Guy de Maupassant : Le fond du cœur. Texte publié dans Gil Blas du 14 octobre 1884, sous la signature de Maufrigneuse.
Mis en ligne le 9 juin 2000.

Le fond du cœur

Le jour n’est pas plus pur que le fond de mon cœur,
a dit un poète.
Quant à moi, mesdames et messieurs, je n’ai pas vu le fond d’un cœur, pas plus d’ailleurs que le fond de l’air dont on nous parle à tout instant, mais je m’imagine que si on en pouvait examiner un au microscope, on y trouverait autant de saletés que dans l’eau distribuée aux habitants de Paris par MM. les ingénieurs de la Ville, ces malfaiteurs publics.
Et je ne parle pas d’un cœur de qualité médiocre, d’un cœur de filou, de souteneur de fille publique, de financier ou de député, mais d’un cœur honnête, loyal, digne sous tous les rapports de l’estime publique.
Un autre penseur a dit : « Il n’y a pas de grand homme pour son valet de chambre. »
Je dis, moi : « Il n’y aurait pas d’honnête homme pour un œil sondant le fond des consciences. »
Voilà. Criez maintenant prêcheurs de vertu, sépulcres blanchis, comme vous a appelés jadis, je crois, un homme qui passe pour respectable auprès d’un grand nombre d’humains.
Pas d’honnête homme ? Pas un au monde ? — Pas un.
Ah ! certes, on est honnête de temps en temps, par élans, par entraînement, par éducation, par raisonnement, par morale, — mais par vocation ? jamais.
On est honnête devant les autres par pose, par politesse, par religion, par peur, par respect humain. Je vais plus loin, on est honnête devant soi-même par aveuglement, par orgueil, par pudeur, par estime de soi ou par sottise.
Mais personne, personne au monde ne paraîtrait toujours et rigoureusement honnête à l’œil, à l’œil mystérieux qui lirait au fond des cœurs.
Oh ! quelle chance d’être fermés comme nous le sommes à toute investigation du voisin, d’être toujours mentalement sur la terre, toujours séparés de tous dans le mystère de notre pensée ! Quelle chance d’être par nature toujours discrets sur nous-mêmes et de ne jamais accomplir le Gnôthi seauton, le « Connais-toi toi-même » d’un philosophe d’autrefois.
Je me crois honnête, parbleu ! Vous aussi, monsieur, vous vous croyez honnête, qui n’avez pas volé ! Vous aussi, madame, qui n’avez pas failli !
Et nous ne sommes cependant, les uns et les autres, que d’hypocrites coquins.
D’hypocrites coquins, car nous nous jouons toute la journée, à nous-mêmes, la comédie de l’intégrité.

TRAVAIL DEMANDÉ:
Recopiez à l'identique le passage du texte « Le fond du cœur » qui va de « Mais personne, personne » à « que d’hypocrites coquins. », ces deux extrémités comprises.

LIGNES DE DONNÉES:
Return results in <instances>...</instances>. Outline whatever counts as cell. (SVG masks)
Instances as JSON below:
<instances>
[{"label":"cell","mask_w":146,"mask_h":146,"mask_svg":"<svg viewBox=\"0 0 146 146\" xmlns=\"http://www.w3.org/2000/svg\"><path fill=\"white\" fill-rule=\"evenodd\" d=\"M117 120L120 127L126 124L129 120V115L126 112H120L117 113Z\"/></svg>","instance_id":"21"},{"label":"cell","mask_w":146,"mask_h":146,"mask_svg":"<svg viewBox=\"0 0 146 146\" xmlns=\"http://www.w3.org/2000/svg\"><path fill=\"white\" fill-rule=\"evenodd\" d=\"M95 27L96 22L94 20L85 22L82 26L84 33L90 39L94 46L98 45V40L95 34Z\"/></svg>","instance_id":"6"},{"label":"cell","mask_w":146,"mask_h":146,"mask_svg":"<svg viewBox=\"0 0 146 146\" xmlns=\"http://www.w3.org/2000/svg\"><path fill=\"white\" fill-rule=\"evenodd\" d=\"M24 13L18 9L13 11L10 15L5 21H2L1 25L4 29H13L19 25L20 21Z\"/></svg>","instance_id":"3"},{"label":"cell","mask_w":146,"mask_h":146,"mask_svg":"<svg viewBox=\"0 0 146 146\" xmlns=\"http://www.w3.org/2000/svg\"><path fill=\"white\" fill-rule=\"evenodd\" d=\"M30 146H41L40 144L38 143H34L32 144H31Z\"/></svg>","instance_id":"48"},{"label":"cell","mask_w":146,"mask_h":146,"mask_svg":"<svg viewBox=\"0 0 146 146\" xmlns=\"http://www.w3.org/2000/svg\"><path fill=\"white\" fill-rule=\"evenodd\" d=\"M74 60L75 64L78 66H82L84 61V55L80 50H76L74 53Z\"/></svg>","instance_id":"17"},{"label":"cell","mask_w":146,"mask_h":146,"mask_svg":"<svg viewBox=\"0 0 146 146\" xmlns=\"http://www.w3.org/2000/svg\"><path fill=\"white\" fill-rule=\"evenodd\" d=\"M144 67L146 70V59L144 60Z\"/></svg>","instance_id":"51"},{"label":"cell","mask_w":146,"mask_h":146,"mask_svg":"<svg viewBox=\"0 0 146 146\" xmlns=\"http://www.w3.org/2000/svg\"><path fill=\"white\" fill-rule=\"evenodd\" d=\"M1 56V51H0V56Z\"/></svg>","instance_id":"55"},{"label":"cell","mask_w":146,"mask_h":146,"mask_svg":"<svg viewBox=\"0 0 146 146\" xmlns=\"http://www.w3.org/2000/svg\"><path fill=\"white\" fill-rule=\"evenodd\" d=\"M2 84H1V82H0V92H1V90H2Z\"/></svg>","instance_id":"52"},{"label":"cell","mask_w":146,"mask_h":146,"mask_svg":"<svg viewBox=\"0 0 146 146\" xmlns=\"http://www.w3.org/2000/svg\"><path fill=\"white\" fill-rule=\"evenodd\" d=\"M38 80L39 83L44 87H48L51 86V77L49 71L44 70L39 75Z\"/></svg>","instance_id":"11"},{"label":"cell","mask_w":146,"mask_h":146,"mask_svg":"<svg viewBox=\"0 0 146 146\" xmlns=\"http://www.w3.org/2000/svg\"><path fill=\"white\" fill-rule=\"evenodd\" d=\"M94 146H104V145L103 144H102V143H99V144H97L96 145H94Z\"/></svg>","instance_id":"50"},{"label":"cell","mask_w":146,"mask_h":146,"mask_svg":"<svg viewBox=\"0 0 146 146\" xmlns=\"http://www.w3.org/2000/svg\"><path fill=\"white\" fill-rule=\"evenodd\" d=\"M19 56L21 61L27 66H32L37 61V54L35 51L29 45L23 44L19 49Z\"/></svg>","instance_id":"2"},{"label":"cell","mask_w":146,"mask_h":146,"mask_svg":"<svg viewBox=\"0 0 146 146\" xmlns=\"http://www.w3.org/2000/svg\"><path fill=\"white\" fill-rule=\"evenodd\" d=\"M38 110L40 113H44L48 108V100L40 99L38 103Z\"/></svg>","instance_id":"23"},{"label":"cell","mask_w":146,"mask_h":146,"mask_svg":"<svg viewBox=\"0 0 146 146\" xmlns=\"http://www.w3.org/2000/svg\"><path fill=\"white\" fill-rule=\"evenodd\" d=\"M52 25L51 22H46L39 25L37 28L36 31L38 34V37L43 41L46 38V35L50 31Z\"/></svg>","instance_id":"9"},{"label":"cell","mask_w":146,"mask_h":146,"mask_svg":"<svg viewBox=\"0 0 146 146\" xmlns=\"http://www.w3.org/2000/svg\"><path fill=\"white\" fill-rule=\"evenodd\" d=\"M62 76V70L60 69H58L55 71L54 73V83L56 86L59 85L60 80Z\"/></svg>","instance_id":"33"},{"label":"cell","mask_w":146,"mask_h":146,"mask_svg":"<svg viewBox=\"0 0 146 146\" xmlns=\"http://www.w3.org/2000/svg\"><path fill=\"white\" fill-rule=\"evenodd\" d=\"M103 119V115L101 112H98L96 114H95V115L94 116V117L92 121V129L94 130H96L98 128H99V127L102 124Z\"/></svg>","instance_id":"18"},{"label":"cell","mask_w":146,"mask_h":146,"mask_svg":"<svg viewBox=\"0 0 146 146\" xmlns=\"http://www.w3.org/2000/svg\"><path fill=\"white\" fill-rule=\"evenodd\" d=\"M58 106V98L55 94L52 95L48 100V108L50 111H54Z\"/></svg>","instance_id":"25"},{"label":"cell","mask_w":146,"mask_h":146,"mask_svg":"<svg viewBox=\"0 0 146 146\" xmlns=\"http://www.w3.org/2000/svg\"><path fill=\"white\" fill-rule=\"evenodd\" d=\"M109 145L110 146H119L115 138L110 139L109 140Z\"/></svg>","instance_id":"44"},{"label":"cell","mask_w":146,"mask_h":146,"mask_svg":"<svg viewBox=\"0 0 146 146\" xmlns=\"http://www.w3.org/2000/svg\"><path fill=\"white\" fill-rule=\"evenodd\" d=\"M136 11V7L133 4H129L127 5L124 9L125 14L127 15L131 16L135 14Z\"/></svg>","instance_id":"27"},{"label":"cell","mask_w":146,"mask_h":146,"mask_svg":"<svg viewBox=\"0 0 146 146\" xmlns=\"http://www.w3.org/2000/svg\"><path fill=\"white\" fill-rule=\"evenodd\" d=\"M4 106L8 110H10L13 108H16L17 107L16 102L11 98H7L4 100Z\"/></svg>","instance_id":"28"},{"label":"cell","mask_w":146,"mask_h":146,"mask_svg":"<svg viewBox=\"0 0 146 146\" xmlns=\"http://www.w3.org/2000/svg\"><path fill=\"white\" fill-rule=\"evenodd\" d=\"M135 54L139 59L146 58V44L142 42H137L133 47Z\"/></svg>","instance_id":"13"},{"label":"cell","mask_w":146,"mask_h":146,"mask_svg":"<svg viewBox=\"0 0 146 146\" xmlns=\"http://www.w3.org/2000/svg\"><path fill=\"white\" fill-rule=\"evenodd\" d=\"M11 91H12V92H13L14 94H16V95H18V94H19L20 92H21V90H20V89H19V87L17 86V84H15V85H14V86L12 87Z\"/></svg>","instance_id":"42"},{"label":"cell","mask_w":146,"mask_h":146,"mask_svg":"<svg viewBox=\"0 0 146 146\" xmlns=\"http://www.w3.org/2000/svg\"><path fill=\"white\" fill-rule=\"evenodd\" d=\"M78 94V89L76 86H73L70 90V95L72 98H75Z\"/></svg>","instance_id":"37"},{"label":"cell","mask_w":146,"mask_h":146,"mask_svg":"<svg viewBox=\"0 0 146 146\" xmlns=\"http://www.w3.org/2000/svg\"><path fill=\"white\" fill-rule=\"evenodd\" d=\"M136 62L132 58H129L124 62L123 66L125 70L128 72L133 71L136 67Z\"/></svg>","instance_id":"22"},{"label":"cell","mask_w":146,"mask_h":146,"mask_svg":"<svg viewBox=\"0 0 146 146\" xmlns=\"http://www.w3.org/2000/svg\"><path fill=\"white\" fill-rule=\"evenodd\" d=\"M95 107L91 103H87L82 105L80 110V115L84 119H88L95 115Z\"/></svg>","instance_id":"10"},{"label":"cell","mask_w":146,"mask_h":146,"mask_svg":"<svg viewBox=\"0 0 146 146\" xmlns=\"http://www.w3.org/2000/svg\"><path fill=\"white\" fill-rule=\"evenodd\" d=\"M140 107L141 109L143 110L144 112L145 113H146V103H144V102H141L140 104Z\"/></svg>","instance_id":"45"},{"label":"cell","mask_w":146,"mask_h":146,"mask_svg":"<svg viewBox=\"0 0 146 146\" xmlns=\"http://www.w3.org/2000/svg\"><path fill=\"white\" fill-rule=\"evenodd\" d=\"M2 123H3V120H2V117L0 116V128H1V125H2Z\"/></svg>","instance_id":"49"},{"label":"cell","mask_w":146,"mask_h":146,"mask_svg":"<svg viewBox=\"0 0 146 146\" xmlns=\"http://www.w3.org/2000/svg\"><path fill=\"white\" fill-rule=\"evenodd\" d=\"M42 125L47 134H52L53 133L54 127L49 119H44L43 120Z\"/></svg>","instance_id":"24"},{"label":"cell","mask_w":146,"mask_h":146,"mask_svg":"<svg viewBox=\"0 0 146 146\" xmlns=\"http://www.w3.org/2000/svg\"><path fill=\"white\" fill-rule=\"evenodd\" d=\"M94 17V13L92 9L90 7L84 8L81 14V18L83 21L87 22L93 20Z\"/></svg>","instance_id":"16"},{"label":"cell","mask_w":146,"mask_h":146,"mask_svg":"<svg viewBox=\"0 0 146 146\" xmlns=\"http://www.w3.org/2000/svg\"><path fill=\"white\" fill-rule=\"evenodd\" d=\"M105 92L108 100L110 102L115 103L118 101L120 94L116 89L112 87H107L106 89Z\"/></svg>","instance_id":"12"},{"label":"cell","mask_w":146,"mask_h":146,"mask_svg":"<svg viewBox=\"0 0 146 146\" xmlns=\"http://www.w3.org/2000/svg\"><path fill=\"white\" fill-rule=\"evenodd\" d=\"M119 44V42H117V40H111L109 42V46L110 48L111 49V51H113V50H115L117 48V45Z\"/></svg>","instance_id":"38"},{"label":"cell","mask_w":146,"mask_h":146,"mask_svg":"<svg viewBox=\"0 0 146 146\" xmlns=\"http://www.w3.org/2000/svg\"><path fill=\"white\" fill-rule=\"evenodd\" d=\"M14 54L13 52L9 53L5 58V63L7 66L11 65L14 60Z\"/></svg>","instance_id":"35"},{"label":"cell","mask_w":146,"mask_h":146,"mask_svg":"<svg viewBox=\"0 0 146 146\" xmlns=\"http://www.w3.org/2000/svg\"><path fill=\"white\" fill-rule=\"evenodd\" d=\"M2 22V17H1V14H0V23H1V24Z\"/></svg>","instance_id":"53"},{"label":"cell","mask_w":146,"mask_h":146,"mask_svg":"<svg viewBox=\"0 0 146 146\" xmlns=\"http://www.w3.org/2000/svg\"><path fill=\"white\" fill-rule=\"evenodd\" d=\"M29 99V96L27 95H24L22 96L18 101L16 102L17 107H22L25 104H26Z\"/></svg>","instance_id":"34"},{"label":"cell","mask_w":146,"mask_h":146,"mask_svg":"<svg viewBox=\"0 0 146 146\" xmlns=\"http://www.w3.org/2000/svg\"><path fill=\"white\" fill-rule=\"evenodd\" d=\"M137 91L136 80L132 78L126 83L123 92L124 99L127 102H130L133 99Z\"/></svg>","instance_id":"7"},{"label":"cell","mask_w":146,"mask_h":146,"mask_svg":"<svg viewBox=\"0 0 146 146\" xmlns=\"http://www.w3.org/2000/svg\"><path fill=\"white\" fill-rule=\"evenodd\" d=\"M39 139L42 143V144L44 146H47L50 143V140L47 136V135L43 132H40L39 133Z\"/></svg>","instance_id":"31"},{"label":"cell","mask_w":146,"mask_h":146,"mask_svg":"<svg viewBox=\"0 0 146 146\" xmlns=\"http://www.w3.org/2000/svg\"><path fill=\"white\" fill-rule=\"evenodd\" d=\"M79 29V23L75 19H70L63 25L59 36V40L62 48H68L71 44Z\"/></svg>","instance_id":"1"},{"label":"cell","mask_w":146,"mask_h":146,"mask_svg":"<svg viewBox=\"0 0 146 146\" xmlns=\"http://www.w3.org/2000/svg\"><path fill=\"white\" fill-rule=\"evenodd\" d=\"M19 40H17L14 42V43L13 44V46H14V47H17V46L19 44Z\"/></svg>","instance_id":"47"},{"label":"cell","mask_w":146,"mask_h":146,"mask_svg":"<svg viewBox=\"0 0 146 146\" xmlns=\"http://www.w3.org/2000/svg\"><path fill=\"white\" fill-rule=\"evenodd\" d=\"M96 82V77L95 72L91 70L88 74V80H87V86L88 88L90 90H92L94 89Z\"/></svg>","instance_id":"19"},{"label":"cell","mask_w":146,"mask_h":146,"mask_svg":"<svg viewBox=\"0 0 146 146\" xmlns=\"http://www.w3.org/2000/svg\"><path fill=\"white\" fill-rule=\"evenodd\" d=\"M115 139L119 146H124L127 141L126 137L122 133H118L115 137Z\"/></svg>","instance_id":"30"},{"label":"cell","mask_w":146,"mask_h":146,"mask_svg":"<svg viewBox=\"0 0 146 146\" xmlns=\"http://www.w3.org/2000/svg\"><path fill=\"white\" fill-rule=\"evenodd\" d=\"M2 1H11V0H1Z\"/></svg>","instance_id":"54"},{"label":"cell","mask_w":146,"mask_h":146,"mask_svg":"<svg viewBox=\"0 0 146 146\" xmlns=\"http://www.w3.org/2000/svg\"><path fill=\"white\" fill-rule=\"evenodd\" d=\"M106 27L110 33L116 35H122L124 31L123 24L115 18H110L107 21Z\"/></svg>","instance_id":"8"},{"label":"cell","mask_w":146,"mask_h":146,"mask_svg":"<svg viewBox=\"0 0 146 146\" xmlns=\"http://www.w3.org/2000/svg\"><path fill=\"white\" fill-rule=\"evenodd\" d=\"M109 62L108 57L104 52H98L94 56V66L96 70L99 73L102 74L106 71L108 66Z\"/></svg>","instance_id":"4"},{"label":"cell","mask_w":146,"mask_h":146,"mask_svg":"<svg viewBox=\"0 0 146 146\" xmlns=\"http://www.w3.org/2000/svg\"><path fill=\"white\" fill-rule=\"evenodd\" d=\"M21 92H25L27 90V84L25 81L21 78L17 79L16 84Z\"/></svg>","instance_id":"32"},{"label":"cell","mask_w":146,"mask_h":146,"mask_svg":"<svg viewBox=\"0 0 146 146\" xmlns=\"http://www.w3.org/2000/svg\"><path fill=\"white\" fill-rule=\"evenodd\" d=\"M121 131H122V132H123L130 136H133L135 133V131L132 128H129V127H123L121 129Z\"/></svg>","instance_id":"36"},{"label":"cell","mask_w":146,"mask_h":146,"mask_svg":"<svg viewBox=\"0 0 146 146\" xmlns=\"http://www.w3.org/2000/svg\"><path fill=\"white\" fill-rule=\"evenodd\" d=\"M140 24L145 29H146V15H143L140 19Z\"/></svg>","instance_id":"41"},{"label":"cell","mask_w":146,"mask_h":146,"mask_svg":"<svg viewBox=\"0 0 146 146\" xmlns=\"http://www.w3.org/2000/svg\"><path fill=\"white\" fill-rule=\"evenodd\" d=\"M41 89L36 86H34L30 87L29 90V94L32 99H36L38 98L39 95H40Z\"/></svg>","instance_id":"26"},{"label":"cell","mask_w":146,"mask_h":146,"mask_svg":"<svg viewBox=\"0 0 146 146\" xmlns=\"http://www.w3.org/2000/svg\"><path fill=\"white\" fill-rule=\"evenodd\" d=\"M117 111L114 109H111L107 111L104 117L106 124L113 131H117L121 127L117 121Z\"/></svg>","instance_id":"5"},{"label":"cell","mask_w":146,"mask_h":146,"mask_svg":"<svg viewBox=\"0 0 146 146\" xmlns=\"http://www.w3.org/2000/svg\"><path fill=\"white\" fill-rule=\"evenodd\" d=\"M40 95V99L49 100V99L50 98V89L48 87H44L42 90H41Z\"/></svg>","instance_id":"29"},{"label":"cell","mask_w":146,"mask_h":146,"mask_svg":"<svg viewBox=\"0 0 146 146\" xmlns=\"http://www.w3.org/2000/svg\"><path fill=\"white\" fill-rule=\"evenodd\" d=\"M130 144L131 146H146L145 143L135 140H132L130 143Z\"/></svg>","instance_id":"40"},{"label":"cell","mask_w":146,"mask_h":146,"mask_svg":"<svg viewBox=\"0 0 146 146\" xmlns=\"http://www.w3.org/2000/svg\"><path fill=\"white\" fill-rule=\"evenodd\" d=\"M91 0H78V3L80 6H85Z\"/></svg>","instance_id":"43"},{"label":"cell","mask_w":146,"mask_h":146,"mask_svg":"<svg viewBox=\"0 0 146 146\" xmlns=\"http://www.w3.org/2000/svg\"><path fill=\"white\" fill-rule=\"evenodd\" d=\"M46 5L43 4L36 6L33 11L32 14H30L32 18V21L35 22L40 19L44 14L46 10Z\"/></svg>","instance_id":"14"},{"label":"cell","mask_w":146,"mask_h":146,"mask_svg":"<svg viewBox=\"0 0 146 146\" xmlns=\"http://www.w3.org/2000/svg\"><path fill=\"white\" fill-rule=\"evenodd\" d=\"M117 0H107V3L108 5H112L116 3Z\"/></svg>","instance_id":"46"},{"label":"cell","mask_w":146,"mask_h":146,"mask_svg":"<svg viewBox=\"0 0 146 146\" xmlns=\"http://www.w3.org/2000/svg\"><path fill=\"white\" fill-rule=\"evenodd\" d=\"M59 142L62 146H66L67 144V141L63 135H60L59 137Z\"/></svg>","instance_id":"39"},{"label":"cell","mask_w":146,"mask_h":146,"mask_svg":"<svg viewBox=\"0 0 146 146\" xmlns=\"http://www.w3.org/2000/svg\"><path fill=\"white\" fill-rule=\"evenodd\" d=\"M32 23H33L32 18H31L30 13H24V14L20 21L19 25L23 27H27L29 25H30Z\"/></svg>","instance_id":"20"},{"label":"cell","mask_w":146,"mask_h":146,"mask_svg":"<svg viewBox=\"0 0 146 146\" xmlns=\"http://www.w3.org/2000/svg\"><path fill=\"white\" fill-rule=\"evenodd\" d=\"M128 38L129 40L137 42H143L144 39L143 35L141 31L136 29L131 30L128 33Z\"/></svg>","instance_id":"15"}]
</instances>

RÉSULTAT ATTENDU:
Mais personne, personne au monde ne paraîtrait toujours et rigoureusement honnête à l’œil, à l’œil mystérieux qui lirait au fond des cœurs.
Oh ! quelle chance d’être fermés comme nous le sommes à toute investigation du voisin, d’être toujours mentalement sur la terre, toujours séparés de tous dans le mystère de notre pensée ! Quelle chance d’être par nature toujours discrets sur nous-mêmes et de ne jamais accomplir le Gnôthi seauton, le « Connais-toi toi-même » d’un philosophe d’autrefois.
Je me crois honnête, parbleu ! Vous aussi, monsieur, vous vous croyez honnête, qui n’avez pas volé ! Vous aussi, madame, qui n’avez pas failli !
Et nous ne sommes cependant, les uns et les autres, que d’hypocrites coquins.